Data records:
■ ■ ■ ■ ■

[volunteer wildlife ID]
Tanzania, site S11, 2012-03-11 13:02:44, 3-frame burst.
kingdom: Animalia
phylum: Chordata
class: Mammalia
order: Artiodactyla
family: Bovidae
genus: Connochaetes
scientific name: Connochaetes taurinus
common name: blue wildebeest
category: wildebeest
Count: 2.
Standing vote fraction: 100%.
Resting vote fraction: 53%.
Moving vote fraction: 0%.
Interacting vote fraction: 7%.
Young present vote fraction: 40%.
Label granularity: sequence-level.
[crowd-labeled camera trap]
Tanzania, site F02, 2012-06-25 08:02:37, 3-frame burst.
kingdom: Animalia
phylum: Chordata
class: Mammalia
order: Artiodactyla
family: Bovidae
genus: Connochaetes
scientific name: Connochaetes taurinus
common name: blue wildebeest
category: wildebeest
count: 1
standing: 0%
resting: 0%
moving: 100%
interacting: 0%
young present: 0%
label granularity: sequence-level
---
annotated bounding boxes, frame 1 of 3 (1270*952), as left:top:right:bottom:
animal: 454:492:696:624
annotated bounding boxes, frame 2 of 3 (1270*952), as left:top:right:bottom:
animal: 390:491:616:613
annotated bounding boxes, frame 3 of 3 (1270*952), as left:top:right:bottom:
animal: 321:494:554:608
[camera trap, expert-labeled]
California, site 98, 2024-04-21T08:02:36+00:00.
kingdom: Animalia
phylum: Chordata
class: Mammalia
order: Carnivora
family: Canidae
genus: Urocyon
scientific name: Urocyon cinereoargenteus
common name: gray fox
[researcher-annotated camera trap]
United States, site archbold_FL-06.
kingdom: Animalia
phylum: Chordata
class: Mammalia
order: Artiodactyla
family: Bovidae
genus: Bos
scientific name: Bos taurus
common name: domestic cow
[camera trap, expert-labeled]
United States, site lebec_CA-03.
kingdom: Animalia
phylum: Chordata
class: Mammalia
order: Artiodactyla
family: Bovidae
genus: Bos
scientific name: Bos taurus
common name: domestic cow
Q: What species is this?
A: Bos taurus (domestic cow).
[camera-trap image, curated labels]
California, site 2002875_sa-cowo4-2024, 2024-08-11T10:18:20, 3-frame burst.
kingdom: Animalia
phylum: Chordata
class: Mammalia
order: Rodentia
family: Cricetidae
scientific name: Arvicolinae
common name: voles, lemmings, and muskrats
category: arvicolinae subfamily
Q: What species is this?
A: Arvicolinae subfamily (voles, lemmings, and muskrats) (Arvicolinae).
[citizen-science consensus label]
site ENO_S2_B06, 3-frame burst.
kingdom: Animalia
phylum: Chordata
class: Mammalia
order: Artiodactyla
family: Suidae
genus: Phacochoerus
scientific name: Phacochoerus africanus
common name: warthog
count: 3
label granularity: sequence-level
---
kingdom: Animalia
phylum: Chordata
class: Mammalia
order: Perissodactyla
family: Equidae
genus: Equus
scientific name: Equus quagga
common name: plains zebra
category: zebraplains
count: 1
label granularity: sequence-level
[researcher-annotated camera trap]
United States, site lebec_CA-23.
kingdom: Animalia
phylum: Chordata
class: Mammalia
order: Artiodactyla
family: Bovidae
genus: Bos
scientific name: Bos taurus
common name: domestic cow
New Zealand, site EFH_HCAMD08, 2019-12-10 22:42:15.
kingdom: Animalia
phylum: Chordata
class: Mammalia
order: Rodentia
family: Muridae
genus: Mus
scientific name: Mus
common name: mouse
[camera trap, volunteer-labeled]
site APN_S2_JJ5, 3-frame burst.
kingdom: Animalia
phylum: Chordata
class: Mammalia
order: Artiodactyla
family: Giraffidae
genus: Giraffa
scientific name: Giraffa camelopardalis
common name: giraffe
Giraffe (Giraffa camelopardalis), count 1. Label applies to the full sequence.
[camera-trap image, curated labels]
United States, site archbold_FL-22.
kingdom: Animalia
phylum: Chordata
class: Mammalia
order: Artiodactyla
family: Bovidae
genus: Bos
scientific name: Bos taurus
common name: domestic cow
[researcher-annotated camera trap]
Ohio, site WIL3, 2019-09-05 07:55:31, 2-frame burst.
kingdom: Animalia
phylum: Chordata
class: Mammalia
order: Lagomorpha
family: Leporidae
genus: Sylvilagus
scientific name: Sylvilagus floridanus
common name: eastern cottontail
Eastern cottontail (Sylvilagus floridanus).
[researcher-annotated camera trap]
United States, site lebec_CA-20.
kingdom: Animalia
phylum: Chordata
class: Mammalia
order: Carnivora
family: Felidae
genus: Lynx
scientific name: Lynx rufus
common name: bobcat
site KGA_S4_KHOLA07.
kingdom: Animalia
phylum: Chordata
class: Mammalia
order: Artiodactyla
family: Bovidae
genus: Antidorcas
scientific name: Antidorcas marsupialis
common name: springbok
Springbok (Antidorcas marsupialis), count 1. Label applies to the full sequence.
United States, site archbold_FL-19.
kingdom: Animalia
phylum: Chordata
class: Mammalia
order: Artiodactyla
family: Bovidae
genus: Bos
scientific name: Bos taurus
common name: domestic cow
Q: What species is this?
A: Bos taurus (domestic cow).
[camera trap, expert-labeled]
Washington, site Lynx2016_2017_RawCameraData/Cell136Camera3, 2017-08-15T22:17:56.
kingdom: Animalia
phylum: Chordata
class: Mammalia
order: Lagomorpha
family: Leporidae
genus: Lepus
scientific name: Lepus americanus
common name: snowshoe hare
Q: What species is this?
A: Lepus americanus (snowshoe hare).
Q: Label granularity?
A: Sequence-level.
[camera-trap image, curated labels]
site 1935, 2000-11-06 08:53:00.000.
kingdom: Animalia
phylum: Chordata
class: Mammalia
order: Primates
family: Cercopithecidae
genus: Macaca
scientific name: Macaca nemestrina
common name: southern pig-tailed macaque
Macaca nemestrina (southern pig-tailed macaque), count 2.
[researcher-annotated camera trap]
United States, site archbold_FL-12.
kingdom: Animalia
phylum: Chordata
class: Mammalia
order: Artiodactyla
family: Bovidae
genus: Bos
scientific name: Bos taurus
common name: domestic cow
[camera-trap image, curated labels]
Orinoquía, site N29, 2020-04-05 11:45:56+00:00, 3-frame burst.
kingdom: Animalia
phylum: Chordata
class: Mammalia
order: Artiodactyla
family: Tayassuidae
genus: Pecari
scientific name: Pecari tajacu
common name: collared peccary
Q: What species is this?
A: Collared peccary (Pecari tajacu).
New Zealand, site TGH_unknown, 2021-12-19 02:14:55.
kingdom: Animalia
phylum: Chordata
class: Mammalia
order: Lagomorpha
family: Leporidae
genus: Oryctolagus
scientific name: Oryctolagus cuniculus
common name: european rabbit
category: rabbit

■ ■ ■ ■ ■

Task to carry out. Make an exact copy of all the lines above.

Your solution.
[volunteer wildlife ID]
Tanzania, site S11, 2012-03-11 13:02:44, 3-frame burst.
kingdom: Animalia
phylum: Chordata
class: Mammalia
order: Artiodactyla
family: Bovidae
genus: Connochaetes
scientific name: Connochaetes taurinus
common name: blue wildebeest
category: wildebeest
Count: 2.
Standing vote fraction: 100%.
Resting vote fraction: 53%.
Moving vote fraction: 0%.
Interacting vote fraction: 7%.
Young present vote fraction: 40%.
Label granularity: sequence-level.
[crowd-labeled camera trap]
Tanzania, site F02, 2012-06-25 08:02:37, 3-frame burst.
kingdom: Animalia
phylum: Chordata
class: Mammalia
order: Artiodactyla
family: Bovidae
genus: Connochaetes
scientific name: Connochaetes taurinus
common name: blue wildebeest
category: wildebeest
count: 1
standing: 0%
resting: 0%
moving: 100%
interacting: 0%
young present: 0%
label granularity: sequence-level
---
annotated bounding boxes, frame 1 of 3 (1270*952), as left:top:right:bottom:
animal: 454:492:696:624
annotated bounding boxes, frame 2 of 3 (1270*952), as left:top:right:bottom:
animal: 390:491:616:613
annotated bounding boxes, frame 3 of 3 (1270*952), as left:top:right:bottom:
animal: 321:494:554:608
[camera trap, expert-labeled]
California, site 98, 2024-04-21T08:02:36+00:00.
kingdom: Animalia
phylum: Chordata
class: Mammalia
order: Carnivora
family: Canidae
genus: Urocyon
scientific name: Urocyon cinereoargenteus
common name: gray fox
[researcher-annotated camera trap]
United States, site archbold_FL-06.
kingdom: Animalia
phylum: Chordata
class: Mammalia
order: Artiodactyla
family: Bovidae
genus: Bos
scientific name: Bos taurus
common name: domestic cow
[camera trap, expert-labeled]
United States, site lebec_CA-03.
kingdom: Animalia
phylum: Chordata
class: Mammalia
order: Artiodactyla
family: Bovidae
genus: Bos
scientific name: Bos taurus
common name: domestic cow
Q: What species is this?
A: Bos taurus (domestic cow).
[camera-trap image, curated labels]
California, site 2002875_sa-cowo4-2024, 2024-08-11T10:18:20, 3-frame burst.
kingdom: Animalia
phylum: Chordata
class: Mammalia
order: Rodentia
family: Cricetidae
scientific name: Arvicolinae
common name: voles, lemmings, and muskrats
category: arvicolinae subfamily
Q: What species is this?
A: Arvicolinae subfamily (voles, lemmings, and muskrats) (Arvicolinae).
[citizen-science consensus label]
site ENO_S2_B06, 3-frame burst.
kingdom: Animalia
phylum: Chordata
class: Mammalia
order: Artiodactyla
family: Suidae
genus: Phacochoerus
scientific name: Phacochoerus africanus
common name: warthog
count: 3
label granularity: sequence-level
---
kingdom: Animalia
phylum: Chordata
class: Mammalia
order: Perissodactyla
family: Equidae
genus: Equus
scientific name: Equus quagga
common name: plains zebra
category: zebraplains
count: 1
label granularity: sequence-level
[researcher-annotated camera trap]
United States, site lebec_CA-23.
kingdom: Animalia
phylum: Chordata
class: Mammalia
order: Artiodactyla
family: Bovidae
genus: Bos
scientific name: Bos taurus
common name: domestic cow
New Zealand, site EFH_HCAMD08, 2019-12-10 22:42:15.
kingdom: Animalia
phylum: Chordata
class: Mammalia
order: Rodentia
family: Muridae
genus: Mus
scientific name: Mus
common name: mouse
[camera trap, volunteer-labeled]
site APN_S2_JJ5, 3-frame burst.
kingdom: Animalia
phylum: Chordata
class: Mammalia
order: Artiodactyla
family: Giraffidae
genus: Giraffa
scientific name: Giraffa camelopardalis
common name: giraffe
Giraffe (Giraffa camelopardalis), count 1. Label applies to the full sequence.
[camera-trap image, curated labels]
United States, site archbold_FL-22.
kingdom: Animalia
phylum: Chordata
class: Mammalia
order: Artiodactyla
family: Bovidae
genus: Bos
scientific name: Bos taurus
common name: domestic cow
[researcher-annotated camera trap]
Ohio, site WIL3, 2019-09-05 07:55:31, 2-frame burst.
kingdom: Animalia
phylum: Chordata
class: Mammalia
order: Lagomorpha
family: Leporidae
genus: Sylvilagus
scientific name: Sylvilagus floridanus
common name: eastern cottontail
Eastern cottontail (Sylvilagus floridanus).
[researcher-annotated camera trap]
United States, site lebec_CA-20.
kingdom: Animalia
phylum: Chordata
class: Mammalia
order: Carnivora
family: Felidae
genus: Lynx
scientific name: Lynx rufus
common name: bobcat
site KGA_S4_KHOLA07.
kingdom: Animalia
phylum: Chordata
class: Mammalia
order: Artiodactyla
family: Bovidae
genus: Antidorcas
scientific name: Antidorcas marsupialis
common name: springbok
Springbok (Antidorcas marsupialis), count 1. Label applies to the full sequence.
United States, site archbold_FL-19.
kingdom: Animalia
phylum: Chordata
class: Mammalia
order: Artiodactyla
family: Bovidae
genus: Bos
scientific name: Bos taurus
common name: domestic cow
Q: What species is this?
A: Bos taurus (domestic cow).
[camera trap, expert-labeled]
Washington, site Lynx2016_2017_RawCameraData/Cell136Camera3, 2017-08-15T22:17:56.
kingdom: Animalia
phylum: Chordata
class: Mammalia
order: Lagomorpha
family: Leporidae
genus: Lepus
scientific name: Lepus americanus
common name: snowshoe hare
Q: What species is this?
A: Lepus americanus (snowshoe hare).
Q: Label granularity?
A: Sequence-level.
[camera-trap image, curated labels]
site 1935, 2000-11-06 08:53:00.000.
kingdom: Animalia
phylum: Chordata
class: Mammalia
order: Primates
family: Cercopithecidae
genus: Macaca
scientific name: Macaca nemestrina
common name: southern pig-tailed macaque
Macaca nemestrina (southern pig-tailed macaque), count 2.
[researcher-annotated camera trap]
United States, site archbold_FL-12.
kingdom: Animalia
phylum: Chordata
class: Mammalia
order: Artiodactyla
family: Bovidae
genus: Bos
scientific name: Bos taurus
common name: domestic cow
[camera-trap image, curated labels]
Orinoquía, site N29, 2020-04-05 11:45:56+00:00, 3-frame burst.
kingdom: Animalia
phylum: Chordata
class: Mammalia
order: Artiodactyla
family: Tayassuidae
genus: Pecari
scientific name: Pecari tajacu
common name: collared peccary
Q: What species is this?
A: Collared peccary (Pecari tajacu).
New Zealand, site TGH_unknown, 2021-12-19 02:14:55.
kingdom: Animalia
phylum: Chordata
class: Mammalia
order: Lagomorpha
family: Leporidae
genus: Oryctolagus
scientific name: Oryctolagus cuniculus
common name: european rabbit
category: rabbit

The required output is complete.